_Text passage_
_ _ _

The omniscient instantiation function \(\varGamma ^* : \overline{\varSigma } \times \dot{\varSigma } \rightarrow \varSigma \) is defined:

$$\begin{aligned} \varGamma ^*_{\delta }(\overline{\sigma }, \dot{\sigma }) = {\left\{ \begin{array}{ll} \emptyset &{} if \; \overline{\sigma }= \dot{\sigma }= \emptyset \\ c_{ij} \,{:}{:}\, \varGamma ^*_{\delta }(\overline{\sigma }', \dot{\sigma }) &{} if \;\overline{\sigma }= c_{ij} \,{:}{:}\, \overline{\sigma }' \\ c \,{:}{:}\, \varGamma ^*_{\delta }(\overline{\sigma }', \dot{\sigma }') &{} if \; (\overline{\sigma }= c_{\mathcal {A}} \,{:}{:}\, \overline{\sigma }') \wedge (\dot{\sigma }= c \,{:}{:}\, \dot{\sigma }') \wedge (\delta _{}(\sigma ') \ge 0) \\ c^{\textvisiblespace } \,{:}{:}\, \varGamma ^*_{\delta }(\overline{\sigma }', \dot{\sigma }') &{} if \; (\overline{\sigma }= c_\mathcal {A}\,{:}{:}\, \overline{\sigma }') \wedge (\dot{\sigma }= c \,{:}{:}\, \dot{\sigma }') \wedge (\delta _{}(\sigma ') < 0) \end{array}\right. } \end{aligned}$$
(16)

Here we define the reputation lag attack indicator. If the attacker has an increased profit when instantiated normally compared to when instantiated by the omniscient function (i.e. if the attacker has successfully exploited the lag for their own gain), a reputation lag attack has occurred.

Definition 16

The reputation lag attack indicator is defined:

$$\begin{aligned} \mathtt {RLA}^{\varrho }_{\delta }(\overline{\sigma }, \dot{\sigma }) = {\left\{ \begin{array}{ll} 1 &{} \varrho (\varGamma _{\delta }(\overline{\sigma }, \dot{\sigma })) > \varrho (\varGamma ^*_{\delta }(\overline{\sigma }, \dot{\sigma })) \\ 0 &{} \varrho (\varGamma _{\delta }(\overline{\sigma }, \dot{\sigma })) = \varrho (\varGamma ^*_{\delta }(\overline{\sigma }, \dot{\sigma })) \end{array}\right. } \end{aligned}$$
(17)

_ _ _

_Work task A_
Quote the reputation lag passage from "Here we define" to "attack has occurred.".
_Work task B_
Continue the passage on reputation lag attacks from the point where it ends.

_Collected material_
_ _ _

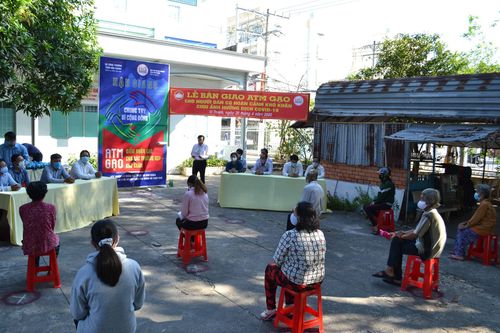 Người dân tại TP Vị Thanh đến nhận ATM gạo 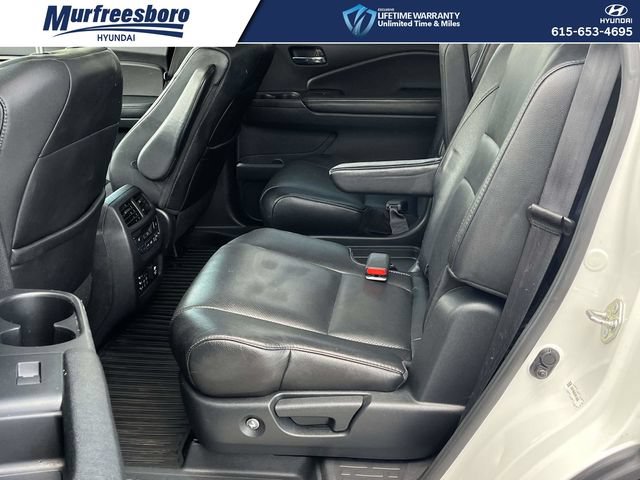 Used 2016 Honda Pilot Elite image 16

_ _ _

_Written answer A_
Here we define the reputation lag attack indicator. If the attacker has an increased profit when instantiated normally compared to when instantiated by the omniscient function (i.e. if the attacker has successfully exploited the lag for their own gain), a reputation lag attack has occurred.

_Written answer B_
6 Results

The primary motivation for the above formalism is to provide insight into the reputation lag attack. Here we elicit the three following key properties of the attack: the definition of \(\delta \) defined herein is shown to be vulnerable to a superior ordering of attacker actions; increasing the rate of user communication is shown to never be detrimental to the users and could be detrimental to the attacker in the average case; the decidability problem of whether the attacker can perform a specified number of negative actions is shown to be have an NP-hard computational complexity.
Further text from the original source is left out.